“Truly loving another means letting go of all expectations. It means full acceptance even celebration of another.” -Karen Casey
Some years ago, a friend of mine and I reconnected after nearly 20 years and realized we had become two very different women then we both expected and thankfully, we were both on the same path of becoming better women. And so the story of our lives begins again! That is a whole other story but the chapter of this beginning is worth telling now.
We realized, as young women, we were both on the same wrong path but we were both now on a new and very different path. Although we were still learning, we decided we would both set out to help women understand what it means to be authentically feminine. As young women, there was no one to guide us or at least no one who took up the task. We began having long talks about what it meant to be authentically feminine. We realized that the culture in which we live today is absolutely counter to authentic femininity. Women have lost the love of their basic being. We don’t love ourselves anymore. We can’t see what is good, what is beautiful, and what is true in our femininity.
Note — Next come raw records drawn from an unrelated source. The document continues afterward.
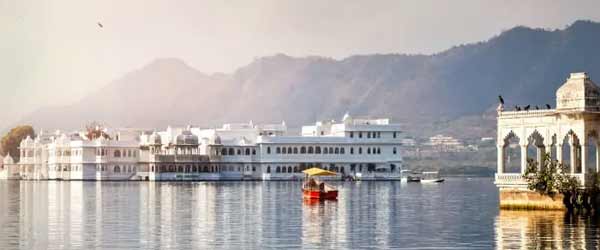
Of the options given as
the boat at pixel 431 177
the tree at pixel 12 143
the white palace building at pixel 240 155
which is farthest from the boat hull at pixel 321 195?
the tree at pixel 12 143

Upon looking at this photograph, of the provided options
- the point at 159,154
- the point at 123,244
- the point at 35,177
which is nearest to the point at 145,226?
the point at 123,244

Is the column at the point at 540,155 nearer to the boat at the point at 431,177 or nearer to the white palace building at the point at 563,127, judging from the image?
the white palace building at the point at 563,127

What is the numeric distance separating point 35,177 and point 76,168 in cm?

When Jeannette asked me to be a guest blogger this month, she asked me if I wanted a topic to write about. I usually have a thought that I have been pondering for a while but this time I had nothing, so I asked her to give me something. She sent several quotes to me but when I read this quote by Karen Casey, “Truly loving another means letting go of all expectations. It means full acceptance even celebration of another” it stuck in my mind. I needed to think about this for a few days before I decided to write about it. My first thought was about me loving others and loving them for who they are and accepting them as they are-in a nutshell, unconditional love. The kind of love that Blessed Mother Teresa showed the people in the streets of Calcutta. But something else was lingering in my mind about this quote. How many of us apply this to ourselves? After all, this is how God loves us.
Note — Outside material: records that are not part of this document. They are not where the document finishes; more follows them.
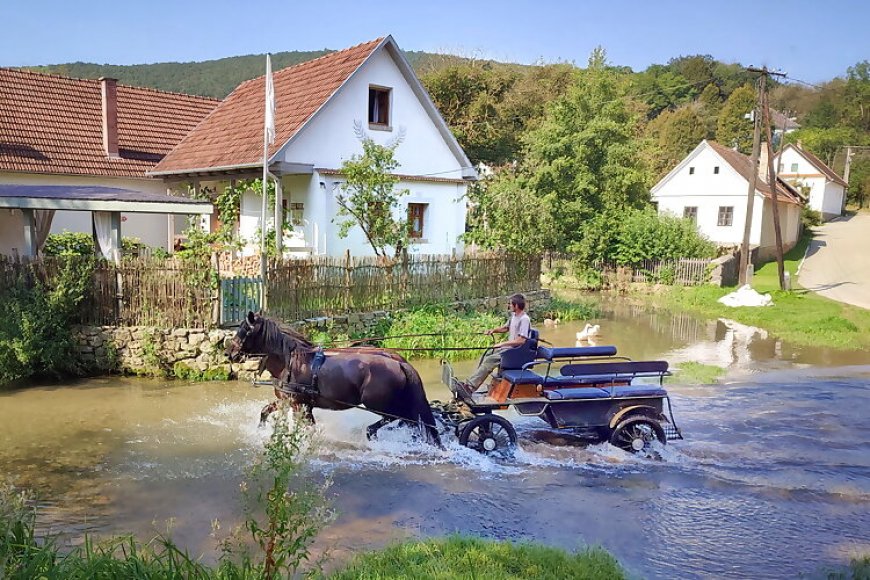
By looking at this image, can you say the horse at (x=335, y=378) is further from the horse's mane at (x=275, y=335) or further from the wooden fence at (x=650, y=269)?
the wooden fence at (x=650, y=269)

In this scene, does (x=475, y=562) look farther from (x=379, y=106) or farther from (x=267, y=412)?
(x=379, y=106)

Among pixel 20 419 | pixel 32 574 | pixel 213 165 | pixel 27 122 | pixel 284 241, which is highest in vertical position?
pixel 27 122

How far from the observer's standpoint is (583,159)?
94.7ft

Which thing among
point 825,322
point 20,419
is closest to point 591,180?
point 825,322

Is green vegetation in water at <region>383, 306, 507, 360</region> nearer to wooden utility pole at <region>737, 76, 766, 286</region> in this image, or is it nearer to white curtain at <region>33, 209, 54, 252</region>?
white curtain at <region>33, 209, 54, 252</region>

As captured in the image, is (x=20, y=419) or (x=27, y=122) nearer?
→ (x=20, y=419)

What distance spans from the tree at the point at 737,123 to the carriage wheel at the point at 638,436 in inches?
2486

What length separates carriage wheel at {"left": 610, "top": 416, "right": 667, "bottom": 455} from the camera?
29.0ft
Do I love me this way? I have high expectations for myself and so does our culture. But these high expectations are just that. Sometimes they are expectations we create for ourselves that God never intended for us and sometimes we take on the expectations of our culture. We think we have to be supermom or superwoman even though we know she does not exist. We want it all! We want to do it all and we want it all done perfectly. We want perfect husbands, perfect children, the perfect house and the perfect car among other things. We want to be perfect in all we do and look perfect while doing it all. When we strive for these false expectations and fail, we feel like failures and become disappointed in ourselves and begin to love ourselves less. We lose our feminine dignity. We become tired of trying to do it all. We realize our husbands are not perfect, our precious children are not perfect and then the reality of our own imperfections sets in and we become disappointed in ourselves and those who we are supposed to love unconditionally and without expectations. And with all these disappointments we cannot see our own dignity as women. Our femininity becomes lost. We can see the loss of dignity in so many women today, in the way they dress, in the speech they use, in the acceptance of things that are less than good and beautiful and true.
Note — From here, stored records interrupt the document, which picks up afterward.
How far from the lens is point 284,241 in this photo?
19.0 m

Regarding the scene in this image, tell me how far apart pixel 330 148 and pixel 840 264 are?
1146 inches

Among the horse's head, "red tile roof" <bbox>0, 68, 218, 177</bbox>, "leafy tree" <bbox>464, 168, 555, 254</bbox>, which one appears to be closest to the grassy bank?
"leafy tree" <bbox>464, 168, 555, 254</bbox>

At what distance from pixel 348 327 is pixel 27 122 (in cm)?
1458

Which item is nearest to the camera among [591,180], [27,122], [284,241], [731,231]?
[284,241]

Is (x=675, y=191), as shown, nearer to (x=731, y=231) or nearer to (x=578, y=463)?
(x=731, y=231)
We cannot fully love ourselves as we are because we can only see what we think are imperfections and failures. God never sets us up for failure. We know that God’s grace is sufficient for us to accomplish what He asks of us. His expectations are love, trust and surrender to His will. We are to simply love, love ourselves so that we can love others. Trust in God, that His will for us will bring us happiness and joy in the everyday little things. When we begin to truly love ourselves and see ourselves as God sees us, we will no longer place false expectations on ourselves that we know we are unable to meet. We will love ourselves and others with no expectations and with full acceptance of all imperfections.
If we want to transform ourselves, we have to find that self-love that gives us our dignity as women. We will become more pleasing to ourselves and to those around us. I remember having a conversation with my friend, Michelle, about the changes I was seeing in myself. As I began to love myself, my outlook on everything around me changed. I was able to see what was good and beautiful and true. The whole world began to look different. I was able to appreciate all of God’s creation around me because I began to see the beauty in even the smallest of things. I even noticed a difference in the clothes I was wearing. My whole being was reflecting a different me and it was also happening with my friend as well. I was able to see the brokenness in others and love them anyway. I was able to understand compassion and mercy, which I did not have for myself much less another person. Although I had been to confession, I had not fully forgiven myself for sins that I had committed. I could not fully love myself in all of my weaknesses and imperfections. As I began to embrace and love my femininity, I was able to let go of the conditions and expectations that I had set on myself which in turn, enabled me to love others without conditions and expectations. Blessed Mother Teresa is the most modern woman that I can think of when I think of unconditional love, love without expectations and love that is mercy and compassion.
Blessed Mother Teresa didn’t ask questions of those she carried off the streets. Their past did not matter to her because she knew it did not matter to God. All that mattered was that they belonged to God. He loved them and so she loved them too. Whatever led them to the streets, whether it was past sins of their own or neglected love and compassion of other people, they needed to be shown the love and mercy of God. They needed to know and believe that God loved them unconditionally. He was willing to forgive whatever sins they committed. All they had to do was love themselves so they could see their own dignity, their own worth and He would take care of the rest. Through Mother Teresa, God was able to restore their dignity. We too, should be able to love ourselves with the same love, a love without expectations and with full acceptance. Rejoice!